2. The isolated defibrillator of claim 1, wherein the isolation transformer module is a push-pull isolation transformer module having a rectifier and a diode, and having 2 discharge switches, the emitters of which are connected to the cathodes of the energy storage capacitors; the collector of the discharge switch is respectively connected with the primary coil of the transformer; the middle tap of the primary coil of the transformer is connected with the positive electrode of the energy storage capacitor, the secondary coil of the transformer is connected with the alternating current input end of the rectifier, and the direct current output end of the rectifier is connected with the thoracic impedance of a patient; one end of the diode is connected with the emitting electrode of the discharge switch, and the other end of the diode is connected with the collector electrode of the discharge switch.

3. The isolated defibrillator of claim 2 wherein the diode is a transient voltage suppression diode for protecting the discharge switch, the discharge switch having a common ground.

4. The isolated defibrillator of claim 1, wherein the isolation transformer module is a half-bridge isolation transformer module, the half-bridge isolation transformer module is provided with a capacitor and a rectifier, and 2 discharge switches and 2 capacitors form a bridge arm respectively, the bridge arm is connected with a primary coil of a transformer, and an input end of the bridge arm is connected with an energy storage capacitor; the secondary coil of the transformer is connected with the alternating current input end of the rectifier, and the direct current output end of the rectifier is connected with the thoracic impedance of the patient.

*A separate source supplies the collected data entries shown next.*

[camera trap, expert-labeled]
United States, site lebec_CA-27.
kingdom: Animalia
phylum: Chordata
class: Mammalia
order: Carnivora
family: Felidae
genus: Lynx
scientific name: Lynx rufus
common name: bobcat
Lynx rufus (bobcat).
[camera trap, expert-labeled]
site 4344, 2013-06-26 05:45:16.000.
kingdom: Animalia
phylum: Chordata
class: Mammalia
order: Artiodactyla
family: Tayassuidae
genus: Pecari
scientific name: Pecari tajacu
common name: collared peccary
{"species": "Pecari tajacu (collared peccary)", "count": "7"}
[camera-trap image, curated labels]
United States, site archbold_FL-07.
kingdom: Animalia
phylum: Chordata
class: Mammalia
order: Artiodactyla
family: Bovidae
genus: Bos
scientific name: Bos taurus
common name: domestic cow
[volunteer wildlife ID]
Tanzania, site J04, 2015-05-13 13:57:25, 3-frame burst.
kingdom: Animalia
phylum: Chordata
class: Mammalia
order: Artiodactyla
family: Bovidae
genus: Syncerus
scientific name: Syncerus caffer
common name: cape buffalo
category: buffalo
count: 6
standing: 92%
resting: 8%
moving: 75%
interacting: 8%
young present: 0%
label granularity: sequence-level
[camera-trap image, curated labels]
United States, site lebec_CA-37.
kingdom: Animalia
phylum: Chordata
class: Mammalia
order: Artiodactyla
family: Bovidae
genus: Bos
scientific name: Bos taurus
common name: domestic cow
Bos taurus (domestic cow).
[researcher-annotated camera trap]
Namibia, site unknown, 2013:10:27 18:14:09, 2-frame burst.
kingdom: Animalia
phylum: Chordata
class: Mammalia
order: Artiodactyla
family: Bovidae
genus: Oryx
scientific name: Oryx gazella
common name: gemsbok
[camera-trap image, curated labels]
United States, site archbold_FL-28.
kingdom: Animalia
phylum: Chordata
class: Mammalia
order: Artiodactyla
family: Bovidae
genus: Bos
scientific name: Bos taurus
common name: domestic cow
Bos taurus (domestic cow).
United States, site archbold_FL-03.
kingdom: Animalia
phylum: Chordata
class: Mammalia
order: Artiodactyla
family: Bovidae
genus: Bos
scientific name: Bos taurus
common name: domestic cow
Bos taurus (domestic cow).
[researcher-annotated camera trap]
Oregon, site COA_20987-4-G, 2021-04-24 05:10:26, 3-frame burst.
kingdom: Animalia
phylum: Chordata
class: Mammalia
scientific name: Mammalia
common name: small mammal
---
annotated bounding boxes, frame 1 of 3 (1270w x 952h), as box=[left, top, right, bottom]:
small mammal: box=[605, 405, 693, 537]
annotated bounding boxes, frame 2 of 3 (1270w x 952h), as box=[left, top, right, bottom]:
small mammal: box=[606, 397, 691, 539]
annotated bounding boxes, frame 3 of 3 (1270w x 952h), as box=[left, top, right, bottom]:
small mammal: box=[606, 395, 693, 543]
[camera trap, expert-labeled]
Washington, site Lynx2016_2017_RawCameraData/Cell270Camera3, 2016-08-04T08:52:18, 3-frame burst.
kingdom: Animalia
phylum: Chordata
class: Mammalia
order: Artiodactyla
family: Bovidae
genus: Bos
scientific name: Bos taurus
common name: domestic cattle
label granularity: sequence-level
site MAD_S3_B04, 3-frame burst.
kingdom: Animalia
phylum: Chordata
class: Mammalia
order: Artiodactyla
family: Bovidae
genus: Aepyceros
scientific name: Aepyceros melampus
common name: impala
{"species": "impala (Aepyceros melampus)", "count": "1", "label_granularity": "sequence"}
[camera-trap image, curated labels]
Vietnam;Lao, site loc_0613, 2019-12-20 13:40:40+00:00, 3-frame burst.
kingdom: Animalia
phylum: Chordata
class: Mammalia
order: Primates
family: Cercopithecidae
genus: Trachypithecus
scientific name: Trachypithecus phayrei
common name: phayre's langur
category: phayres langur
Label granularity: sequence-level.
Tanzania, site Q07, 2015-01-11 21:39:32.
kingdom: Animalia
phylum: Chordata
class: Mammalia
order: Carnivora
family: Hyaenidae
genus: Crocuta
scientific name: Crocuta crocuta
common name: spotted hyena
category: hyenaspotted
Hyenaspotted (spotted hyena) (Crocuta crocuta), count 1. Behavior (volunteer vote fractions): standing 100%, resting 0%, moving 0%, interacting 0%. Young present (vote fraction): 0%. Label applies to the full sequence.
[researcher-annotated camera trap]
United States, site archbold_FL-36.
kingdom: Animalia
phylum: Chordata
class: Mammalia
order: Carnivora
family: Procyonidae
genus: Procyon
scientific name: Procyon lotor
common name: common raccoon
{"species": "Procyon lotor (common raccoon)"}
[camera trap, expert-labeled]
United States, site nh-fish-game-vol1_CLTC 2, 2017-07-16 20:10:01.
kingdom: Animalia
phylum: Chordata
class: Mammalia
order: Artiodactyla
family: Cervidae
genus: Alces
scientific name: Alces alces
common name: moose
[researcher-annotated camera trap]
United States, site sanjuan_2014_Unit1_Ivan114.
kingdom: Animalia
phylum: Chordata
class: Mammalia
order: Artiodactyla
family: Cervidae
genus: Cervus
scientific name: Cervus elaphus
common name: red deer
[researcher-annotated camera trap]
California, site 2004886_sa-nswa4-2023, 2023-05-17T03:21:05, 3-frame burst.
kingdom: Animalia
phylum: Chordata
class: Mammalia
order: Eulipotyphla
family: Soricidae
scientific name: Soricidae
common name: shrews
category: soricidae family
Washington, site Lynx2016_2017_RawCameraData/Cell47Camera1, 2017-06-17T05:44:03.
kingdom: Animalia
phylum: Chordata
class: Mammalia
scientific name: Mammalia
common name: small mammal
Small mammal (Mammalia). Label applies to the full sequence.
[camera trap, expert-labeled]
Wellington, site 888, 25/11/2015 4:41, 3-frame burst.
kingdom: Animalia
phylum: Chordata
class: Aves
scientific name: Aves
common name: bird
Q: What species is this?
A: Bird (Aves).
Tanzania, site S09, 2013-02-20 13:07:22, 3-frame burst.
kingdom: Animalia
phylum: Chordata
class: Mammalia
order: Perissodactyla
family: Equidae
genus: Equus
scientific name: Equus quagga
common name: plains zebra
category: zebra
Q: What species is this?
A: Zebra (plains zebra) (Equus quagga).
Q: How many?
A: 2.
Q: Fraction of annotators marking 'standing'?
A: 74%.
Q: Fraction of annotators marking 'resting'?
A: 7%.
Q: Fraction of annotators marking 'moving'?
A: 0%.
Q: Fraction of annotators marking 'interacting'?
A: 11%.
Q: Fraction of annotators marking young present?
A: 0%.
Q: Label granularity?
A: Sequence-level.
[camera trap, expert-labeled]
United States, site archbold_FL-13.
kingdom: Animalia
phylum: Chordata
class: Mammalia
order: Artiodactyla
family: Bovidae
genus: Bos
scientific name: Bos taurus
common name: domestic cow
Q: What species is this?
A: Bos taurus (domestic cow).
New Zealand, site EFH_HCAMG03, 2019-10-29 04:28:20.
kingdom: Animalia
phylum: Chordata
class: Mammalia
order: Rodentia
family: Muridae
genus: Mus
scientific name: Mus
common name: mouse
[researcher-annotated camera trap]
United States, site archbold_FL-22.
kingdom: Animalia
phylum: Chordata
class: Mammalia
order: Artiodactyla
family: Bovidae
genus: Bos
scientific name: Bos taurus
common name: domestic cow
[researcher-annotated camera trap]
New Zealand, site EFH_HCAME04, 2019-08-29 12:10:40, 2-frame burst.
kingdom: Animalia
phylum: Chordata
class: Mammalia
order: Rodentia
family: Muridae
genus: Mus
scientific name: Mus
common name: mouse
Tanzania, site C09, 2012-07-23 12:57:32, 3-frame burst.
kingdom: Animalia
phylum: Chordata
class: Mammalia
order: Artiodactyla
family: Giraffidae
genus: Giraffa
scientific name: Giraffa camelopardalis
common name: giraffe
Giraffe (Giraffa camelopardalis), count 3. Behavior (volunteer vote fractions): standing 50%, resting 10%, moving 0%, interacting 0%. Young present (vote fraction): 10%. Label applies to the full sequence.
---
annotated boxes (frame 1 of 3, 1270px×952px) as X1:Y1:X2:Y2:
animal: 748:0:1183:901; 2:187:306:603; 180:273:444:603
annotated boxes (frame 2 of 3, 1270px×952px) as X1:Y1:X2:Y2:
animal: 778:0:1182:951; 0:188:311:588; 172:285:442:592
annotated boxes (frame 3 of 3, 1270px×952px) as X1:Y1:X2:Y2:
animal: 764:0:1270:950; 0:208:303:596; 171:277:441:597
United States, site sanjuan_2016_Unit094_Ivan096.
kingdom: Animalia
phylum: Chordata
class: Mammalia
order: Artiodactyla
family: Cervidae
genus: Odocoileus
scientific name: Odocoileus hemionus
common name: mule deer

5. The isolated defibrillator of claim 2 or 4, wherein the discharge switches are alternately turned on during defibrillation, and a symmetrical voltage waveform is output from the secondary coil of the transformer, rectified by the rectifier and then converted into direct current, and applied to the thoracic impedance of the patient to achieve discharge defibrillation.

6. The isolated defibrillator of claim 1, wherein the isolation transformer module is a full-bridge isolation transformer module, the full-bridge isolation transformer module is provided with a rectifier and 4 discharge switches, the 4 discharge switches form two bridge arms of a full-bridge rectifier, connection points of the two bridge arms are respectively connected with a primary coil of the transformer, and input ends of the bridge arms are connected with the energy storage capacitor; the secondary coil of the transformer is connected with the alternating current input end of the rectifier, and the direct current output end of the rectifier is connected with the thoracic impedance of the patient.

7. The isolated defibrillator of claim 6, wherein during defibrillation, the diagonal discharge switch sets are alternately turned on, so that a symmetrical voltage waveform is output from the secondary coil of the transformer, and is rectified by the rectifier to be a direct current, which is applied to the thoracic impedance of the patient to achieve discharge defibrillation.